The debt ceiling issue has started to cause problems at Treasury bill auctions and the three-month T-bill yield rose above the 6-month equivalent late Monday to account for the outside risk of a technical default.
Against the yen, the dollar eased to 111 yen having slipped as low as 110.625 yen, its lowest since mid-June, the previous day. Analysts see it sliding under 110 if the Fed shows signs of serious concern this week.
The greenback was also lower against the euro again at $1.1652, having hit a near two-year low earlier in the week of $1.1656.
'EUPHORIC'
The single currency got a further boost as German business morale hit new high, with firms "euphoric" according to the Munich based Ifo economic institute that compiles the data from 7,000 of them in Europe's largest economy.
"Hardly anything seems to be able to hit the German economy," Ifo economist Klaus Wohlrabe added, saying German business was experienced in managing the impact of exchange rate moves following the euro's sharp rise.
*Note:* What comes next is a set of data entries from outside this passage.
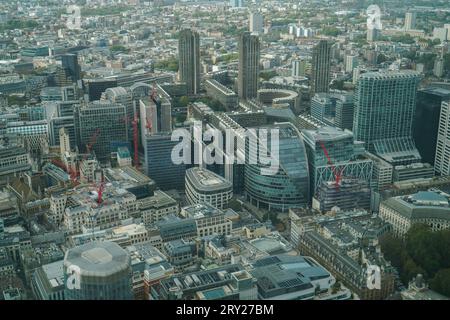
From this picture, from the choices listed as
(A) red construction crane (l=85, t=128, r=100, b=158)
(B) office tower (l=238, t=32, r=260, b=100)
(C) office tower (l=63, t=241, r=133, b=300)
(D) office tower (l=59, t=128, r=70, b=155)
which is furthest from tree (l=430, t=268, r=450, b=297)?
(B) office tower (l=238, t=32, r=260, b=100)

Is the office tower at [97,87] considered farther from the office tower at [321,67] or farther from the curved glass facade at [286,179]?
the curved glass facade at [286,179]

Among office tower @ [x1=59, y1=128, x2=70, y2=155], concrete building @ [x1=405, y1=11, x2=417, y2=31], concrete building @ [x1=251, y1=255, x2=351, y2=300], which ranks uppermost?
concrete building @ [x1=405, y1=11, x2=417, y2=31]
Greek government borrowing costs meanwhile hovered near their lowest level since 2010, as the country sought to sell its first longer-dated bond in three years.
Some five years since European Central Bank Mario Draghi pledged to do "whatever it takes" to preserve the euro, the debt sale by the euro zone's weakest economy is the clearest sign yet of the bloc's recovery from a crippling debt crisis.
It also spurred demand for other low-rated debt, with bonds of Portugal, Italy and Spain outperforming those in powerhouse Germany.
The gap between Italian and German 10-year bond yields narrowed to its smallest since December 2016 at 153 basis points.
In commodities, oil prices extended their recovery on a pledge by leading OPEC producer Saudi Arabia to cut exports in August to help reduce the global crude glut. Haliburton Co's executive chairman also said the U.S. shale drilling boom would probably ease next year.
U.S. crude jumped 0.6 percent to $46.63 a barrel, after closing up 1.25 percent on Monday.
Global benchmark Brent added 0.55 percent to $48.87, extending Monday's 1.1 percent rise.
The moderation in the dollar helped gold pull up, with the precious metal edging up almost 0.1 percent to $1,255.87 an ounce.